- **Text to read**
[BEGIN]

# Breeding Convicts



## dorianc204 (Mar 12, 2007)

Just got a 40 gal breeder tank and set it up and got convicts (Breeding Pair)
Well they had babys lol and tehre really cool i think theres about 50-60 of em and they look healthy i am at work so i will post pics as soon as possible 
ne one have ne addive for a first timer at this?? ne thing at all would help 
already got a sponge on my filter and thats really about it


----------



## magnaflow (Feb 19, 2006)

lol breeding convict is like breeding rabbits all it takes is 2 lol
I had soem breeding in my tanks befor eI wouldnt worry to much about them I found they just took care of themselfs.


----------



## irishman (Feb 12, 2008)

dorianc204 said:


> Just got a 40 gal breeder tank and set it up and got convicts (Breeding Pair)
> Well they had babys lol and tehre really cool i think theres about 50-60 of em and they look healthy i am at work so i will post pics as soon as possible
> ne one have ne addive for a first timer at this?? ne thing at all would help
> already got a sponge on my filter and thats really about it


I just added water and the next thing I knew I had 2 batches of 100+ eggs.

[END]

- **Problems and tasks**
**A)** Answer these questions using the forum thread on breeding convicts:
(i) What size tank did dorianc204 set up?
(ii) What does magnaflow compare breeding convicts to?
(iii) How many batches of eggs did irishman end up with?
**B)** Print the part of the forum thread on breeding convicts starting at "lol breeding convict" and ending at "(Feb 12, 2008)", with no changes.

- **Record extracts**
[BEGIN]

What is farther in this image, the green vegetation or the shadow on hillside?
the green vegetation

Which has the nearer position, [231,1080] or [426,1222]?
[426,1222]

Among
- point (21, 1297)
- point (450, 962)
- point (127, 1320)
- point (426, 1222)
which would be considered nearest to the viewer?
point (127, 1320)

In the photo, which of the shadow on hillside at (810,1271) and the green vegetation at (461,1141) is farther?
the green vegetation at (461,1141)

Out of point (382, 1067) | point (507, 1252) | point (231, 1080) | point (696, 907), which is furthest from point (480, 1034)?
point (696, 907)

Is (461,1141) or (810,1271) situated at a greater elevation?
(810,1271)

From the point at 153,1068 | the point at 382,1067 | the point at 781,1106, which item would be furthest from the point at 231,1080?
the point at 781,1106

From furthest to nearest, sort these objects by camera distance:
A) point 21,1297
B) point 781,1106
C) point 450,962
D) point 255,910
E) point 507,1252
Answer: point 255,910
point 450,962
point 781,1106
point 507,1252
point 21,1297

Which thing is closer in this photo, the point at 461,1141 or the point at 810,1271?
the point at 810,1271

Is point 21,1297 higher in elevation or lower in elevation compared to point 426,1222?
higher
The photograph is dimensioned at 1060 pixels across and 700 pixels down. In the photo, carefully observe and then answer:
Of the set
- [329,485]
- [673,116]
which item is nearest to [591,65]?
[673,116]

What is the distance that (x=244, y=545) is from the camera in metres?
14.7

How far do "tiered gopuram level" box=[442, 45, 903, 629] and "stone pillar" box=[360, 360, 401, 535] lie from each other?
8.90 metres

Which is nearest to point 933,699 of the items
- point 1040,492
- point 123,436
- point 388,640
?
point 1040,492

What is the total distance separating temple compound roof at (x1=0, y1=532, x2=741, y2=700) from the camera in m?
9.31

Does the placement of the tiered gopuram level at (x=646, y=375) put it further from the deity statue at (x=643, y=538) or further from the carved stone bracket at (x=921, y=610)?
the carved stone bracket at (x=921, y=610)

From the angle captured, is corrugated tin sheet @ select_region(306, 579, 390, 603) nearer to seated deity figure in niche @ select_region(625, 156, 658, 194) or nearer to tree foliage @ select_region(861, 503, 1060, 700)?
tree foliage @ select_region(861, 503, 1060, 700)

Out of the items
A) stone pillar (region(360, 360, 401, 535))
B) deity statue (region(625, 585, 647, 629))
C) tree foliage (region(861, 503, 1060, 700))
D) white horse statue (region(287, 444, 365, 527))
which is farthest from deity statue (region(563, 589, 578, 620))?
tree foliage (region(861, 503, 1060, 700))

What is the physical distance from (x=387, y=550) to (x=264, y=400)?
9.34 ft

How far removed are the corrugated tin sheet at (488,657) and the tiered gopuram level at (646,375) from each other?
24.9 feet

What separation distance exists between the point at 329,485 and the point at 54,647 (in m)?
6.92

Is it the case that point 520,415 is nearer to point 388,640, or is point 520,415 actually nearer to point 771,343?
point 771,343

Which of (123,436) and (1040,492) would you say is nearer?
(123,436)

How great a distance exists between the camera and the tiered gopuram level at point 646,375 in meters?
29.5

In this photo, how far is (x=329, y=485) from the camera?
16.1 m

[END]
[BEGIN]

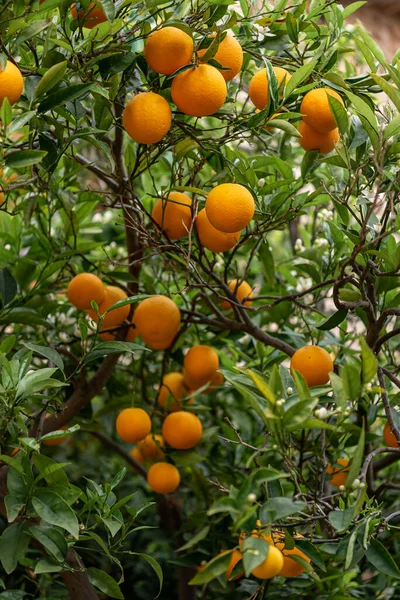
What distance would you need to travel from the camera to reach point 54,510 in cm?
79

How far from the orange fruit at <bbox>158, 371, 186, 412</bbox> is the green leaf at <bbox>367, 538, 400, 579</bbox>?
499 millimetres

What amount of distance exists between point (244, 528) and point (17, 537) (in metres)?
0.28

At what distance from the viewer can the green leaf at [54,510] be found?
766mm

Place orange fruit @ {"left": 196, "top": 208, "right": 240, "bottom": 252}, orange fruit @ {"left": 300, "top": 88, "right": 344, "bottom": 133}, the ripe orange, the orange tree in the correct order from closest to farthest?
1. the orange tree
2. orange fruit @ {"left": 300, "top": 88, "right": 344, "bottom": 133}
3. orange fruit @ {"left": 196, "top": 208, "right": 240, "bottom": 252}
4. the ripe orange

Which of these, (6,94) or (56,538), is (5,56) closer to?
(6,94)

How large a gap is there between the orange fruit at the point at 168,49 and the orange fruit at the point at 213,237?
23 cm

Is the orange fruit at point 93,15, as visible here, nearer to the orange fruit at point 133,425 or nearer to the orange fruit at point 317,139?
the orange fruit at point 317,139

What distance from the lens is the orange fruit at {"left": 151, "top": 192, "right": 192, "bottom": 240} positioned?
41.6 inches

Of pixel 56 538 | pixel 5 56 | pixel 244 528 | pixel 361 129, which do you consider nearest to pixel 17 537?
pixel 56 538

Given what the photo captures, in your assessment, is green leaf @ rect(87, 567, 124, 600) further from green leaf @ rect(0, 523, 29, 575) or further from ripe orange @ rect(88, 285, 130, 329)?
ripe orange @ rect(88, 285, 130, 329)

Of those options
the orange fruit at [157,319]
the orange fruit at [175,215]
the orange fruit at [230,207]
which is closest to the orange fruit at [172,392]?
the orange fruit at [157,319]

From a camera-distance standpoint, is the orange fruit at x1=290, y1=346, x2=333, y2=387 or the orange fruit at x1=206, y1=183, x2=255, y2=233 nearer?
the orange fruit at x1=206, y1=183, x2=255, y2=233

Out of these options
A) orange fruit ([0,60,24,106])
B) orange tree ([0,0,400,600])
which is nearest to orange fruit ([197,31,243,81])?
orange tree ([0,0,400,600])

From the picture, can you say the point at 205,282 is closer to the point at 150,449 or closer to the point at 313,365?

[END]
[BEGIN]

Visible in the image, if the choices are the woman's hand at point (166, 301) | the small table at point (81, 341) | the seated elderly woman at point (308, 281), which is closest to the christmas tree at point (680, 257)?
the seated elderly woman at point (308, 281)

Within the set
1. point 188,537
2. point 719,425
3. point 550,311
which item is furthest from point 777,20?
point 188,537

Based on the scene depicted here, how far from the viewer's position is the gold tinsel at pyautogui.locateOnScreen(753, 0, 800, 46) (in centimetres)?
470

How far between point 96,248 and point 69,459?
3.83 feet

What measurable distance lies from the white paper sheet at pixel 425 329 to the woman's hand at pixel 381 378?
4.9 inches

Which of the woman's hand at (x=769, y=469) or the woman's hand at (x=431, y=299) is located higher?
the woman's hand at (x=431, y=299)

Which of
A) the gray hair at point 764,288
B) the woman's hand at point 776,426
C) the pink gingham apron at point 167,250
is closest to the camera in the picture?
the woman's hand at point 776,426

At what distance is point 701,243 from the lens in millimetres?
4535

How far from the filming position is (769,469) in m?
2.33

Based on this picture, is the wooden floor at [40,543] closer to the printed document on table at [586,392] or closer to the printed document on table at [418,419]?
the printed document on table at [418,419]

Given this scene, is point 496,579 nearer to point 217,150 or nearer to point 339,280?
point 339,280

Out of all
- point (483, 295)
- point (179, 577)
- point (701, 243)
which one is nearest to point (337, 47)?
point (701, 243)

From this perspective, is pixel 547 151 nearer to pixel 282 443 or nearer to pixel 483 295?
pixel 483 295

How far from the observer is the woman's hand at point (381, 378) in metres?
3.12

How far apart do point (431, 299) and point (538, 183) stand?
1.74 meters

[END]

- **Expected answers**
**A)**
(i) A 40-gallon breeder tank.
(ii) Breeding rabbits.
(iii) Two batches of more than 100 eggs each.

**B)**
lol breeding convict is like breeding rabbits all it takes is 2 lol
I had soem breeding in my tanks befor eI wouldnt worry to much about them I found they just took care of themselfs.


----------



## irishman (Feb 12, 2008)